第39話


みどりは急いでギルドを出て女性の後を追う。


えーっと、あ!あの人だ!


「すみません。

さっきのお話聞かせてもらえませんか?」


「え?」


女性は胡散臭そうにこちらを見る。

たしかに私ってこっちの人と比べると、小さいし弱そうだもんね。


「あの、私一応魔法使いなんです!

何かお役に立てないかなと思って。」

 

そうしてとりあえず女性の家で話を聞くことになった。



この女性はミレニアさんと言うらしい。

いなくなった娘さんは10歳のサニーちゃん。

今朝近所の牛乳屋さんに朝飲む牛乳を買いに行ったきり帰ってこないそうだ。

牛乳屋さんに聞いても来ていないと言われたって。


「きっと誘拐されたんだよ!

最近この辺で行方不明になる子が多いんだ!

きっとうちの子も・・・う、うぅぅぅぅ、グスッ。」


「普段サニーちゃんが愛用しているものとかはありませんか?」


「・・・?このぬいぐるみはサニーが毎日一緒に眠っています。」


私はミレニアさんからぬいぐるみを受け取る。

うーん、素材とか魔物探しにしか使ったことないけど、いけるかな?


「【索敵】」


お、いけるみたい!


見つけた!

けど、うーん。あんまり治安が良くないところにいるなぁ。


「どこにいるのかはわかりました。

でも、迷子とかじゃなくて誘拐かも。

危険なのでミレニアさんはここで待っていてください。」


「本当に1人で大丈夫なの?

兵士に知らせてついてきてもらったほうがいいんじゃない?」


「大丈夫です!それに人数が多くてバレちゃったら意味ないので。」


それに、私は強化魔法使って移動できるけど兵士さんはできないからね。

移動が遅くなって何かあったら大変だし。


「それじゃ、行ってきます!」


そういうと【索敵】が示す方向に走り出した。






「ここかぁ。」


見た目は空き家っぽいけど、中には結構人がいるね。


「お邪魔しまーす。」


「んな!?

なんだお前は!!」


「えいっ!【スタン】!」


どんどん奥へ進み、人に会ったらとりあえずスタンで痺れさせておく。


うーん、空き家にこんなに人がいるのはおかしいけど、何も出てこないなぁ。


もう一回【索敵】。

あ、地に下室がある。

サニーちゃんも地下にいるみたいだね。


ここが入り口かな?


テーブルを退かしてカーペットを剥がすと地下への入り口が出てきた。

階段は真っ暗だけど奥にある部屋は少し光がついてるみたいね。


「・・・ひどい!」


地下には鉄格子のハマった部屋がいくつもあって、中には子供がたくさん入れられていた。

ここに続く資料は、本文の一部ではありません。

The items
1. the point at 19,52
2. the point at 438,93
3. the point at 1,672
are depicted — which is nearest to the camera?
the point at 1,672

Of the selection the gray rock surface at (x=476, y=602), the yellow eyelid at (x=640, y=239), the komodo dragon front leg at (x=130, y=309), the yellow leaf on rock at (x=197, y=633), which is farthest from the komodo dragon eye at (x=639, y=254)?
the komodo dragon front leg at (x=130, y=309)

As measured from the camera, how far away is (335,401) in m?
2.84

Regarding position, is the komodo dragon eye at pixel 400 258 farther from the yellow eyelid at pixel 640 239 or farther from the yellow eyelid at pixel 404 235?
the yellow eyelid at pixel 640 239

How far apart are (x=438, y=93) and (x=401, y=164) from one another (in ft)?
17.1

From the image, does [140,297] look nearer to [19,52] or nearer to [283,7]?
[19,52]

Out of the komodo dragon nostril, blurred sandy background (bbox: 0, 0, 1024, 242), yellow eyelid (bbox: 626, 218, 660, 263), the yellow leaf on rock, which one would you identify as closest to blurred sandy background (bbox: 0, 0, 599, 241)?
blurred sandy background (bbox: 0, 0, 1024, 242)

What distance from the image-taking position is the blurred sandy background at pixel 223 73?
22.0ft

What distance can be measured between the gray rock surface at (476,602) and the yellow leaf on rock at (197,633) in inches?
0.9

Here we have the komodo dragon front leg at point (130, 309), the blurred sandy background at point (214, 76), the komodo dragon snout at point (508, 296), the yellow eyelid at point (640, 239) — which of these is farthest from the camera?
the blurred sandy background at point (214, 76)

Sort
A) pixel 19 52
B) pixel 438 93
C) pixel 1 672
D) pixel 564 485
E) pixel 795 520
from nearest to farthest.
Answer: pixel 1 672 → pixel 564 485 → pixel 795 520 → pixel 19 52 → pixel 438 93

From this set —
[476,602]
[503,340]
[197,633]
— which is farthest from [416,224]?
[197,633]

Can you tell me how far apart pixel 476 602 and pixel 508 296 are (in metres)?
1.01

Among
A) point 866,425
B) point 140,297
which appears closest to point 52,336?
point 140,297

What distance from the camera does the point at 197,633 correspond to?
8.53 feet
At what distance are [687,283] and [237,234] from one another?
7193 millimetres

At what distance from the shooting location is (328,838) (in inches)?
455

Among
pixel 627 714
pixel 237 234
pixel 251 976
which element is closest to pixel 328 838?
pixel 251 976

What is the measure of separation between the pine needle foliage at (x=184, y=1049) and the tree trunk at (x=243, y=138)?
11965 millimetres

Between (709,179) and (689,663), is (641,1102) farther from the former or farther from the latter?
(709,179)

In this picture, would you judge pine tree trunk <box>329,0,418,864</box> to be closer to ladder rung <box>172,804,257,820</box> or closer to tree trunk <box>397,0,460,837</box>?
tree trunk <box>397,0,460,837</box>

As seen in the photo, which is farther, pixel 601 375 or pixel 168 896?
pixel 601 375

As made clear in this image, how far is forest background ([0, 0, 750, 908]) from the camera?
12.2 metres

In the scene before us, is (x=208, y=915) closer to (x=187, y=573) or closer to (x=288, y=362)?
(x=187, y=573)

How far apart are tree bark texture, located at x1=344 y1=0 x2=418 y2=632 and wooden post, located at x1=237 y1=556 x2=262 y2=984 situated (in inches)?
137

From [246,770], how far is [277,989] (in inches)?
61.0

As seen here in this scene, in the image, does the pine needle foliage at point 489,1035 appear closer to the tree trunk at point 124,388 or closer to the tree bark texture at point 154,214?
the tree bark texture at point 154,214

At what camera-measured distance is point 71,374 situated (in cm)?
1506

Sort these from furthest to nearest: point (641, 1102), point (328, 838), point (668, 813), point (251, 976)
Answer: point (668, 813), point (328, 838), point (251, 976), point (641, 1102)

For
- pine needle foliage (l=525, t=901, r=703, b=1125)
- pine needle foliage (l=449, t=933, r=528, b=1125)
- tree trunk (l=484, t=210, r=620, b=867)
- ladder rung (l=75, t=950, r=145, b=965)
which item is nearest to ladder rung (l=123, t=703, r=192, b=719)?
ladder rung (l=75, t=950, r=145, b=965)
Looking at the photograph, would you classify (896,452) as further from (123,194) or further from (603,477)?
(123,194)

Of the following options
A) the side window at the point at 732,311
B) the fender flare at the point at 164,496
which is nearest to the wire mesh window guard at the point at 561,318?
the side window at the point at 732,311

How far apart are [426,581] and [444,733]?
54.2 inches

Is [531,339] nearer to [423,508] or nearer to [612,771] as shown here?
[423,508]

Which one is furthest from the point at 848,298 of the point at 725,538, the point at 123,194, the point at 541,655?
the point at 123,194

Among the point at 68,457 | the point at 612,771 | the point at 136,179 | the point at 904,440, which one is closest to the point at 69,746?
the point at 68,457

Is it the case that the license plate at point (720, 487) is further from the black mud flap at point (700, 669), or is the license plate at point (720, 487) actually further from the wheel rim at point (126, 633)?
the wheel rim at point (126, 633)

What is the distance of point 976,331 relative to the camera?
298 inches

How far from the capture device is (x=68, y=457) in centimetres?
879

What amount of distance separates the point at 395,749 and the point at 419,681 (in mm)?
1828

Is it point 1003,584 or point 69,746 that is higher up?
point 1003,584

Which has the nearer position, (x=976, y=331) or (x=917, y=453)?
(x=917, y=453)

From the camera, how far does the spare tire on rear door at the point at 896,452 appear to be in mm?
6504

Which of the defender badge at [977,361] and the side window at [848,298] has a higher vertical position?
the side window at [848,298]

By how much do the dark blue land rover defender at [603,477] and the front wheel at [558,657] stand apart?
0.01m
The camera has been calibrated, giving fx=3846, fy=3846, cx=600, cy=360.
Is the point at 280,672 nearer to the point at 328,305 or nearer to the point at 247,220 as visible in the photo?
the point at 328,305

子供たちは寒さからか恐怖からか、奥にみんなでかたまっている。


「サニーちゃん!

サニーちゃんはいる?

お母さんに頼まれて探しにきたの!」


「・・・ほんとう?」


ミレニアさんに似たオレンジがかった茶色の髪にブラウンの瞳のかわいい女の子だ。


「あなたがサニーちゃんね。

無事でよかった!

今開けるからね。」


開けると言っても鉄格子には頑丈な鍵がかかっている。


これは魔法じゃないと無理かな。


「魔法を使うから、みんな後ろに下がって!

【ウォーターカッ・・・」


「お姉ちゃん危ない!!!」


「え?」


頭にガツッとした衝撃がくる。


やばい、油断しちゃったなぁ・・・。


手足の力が抜け、目の前が暗くなった。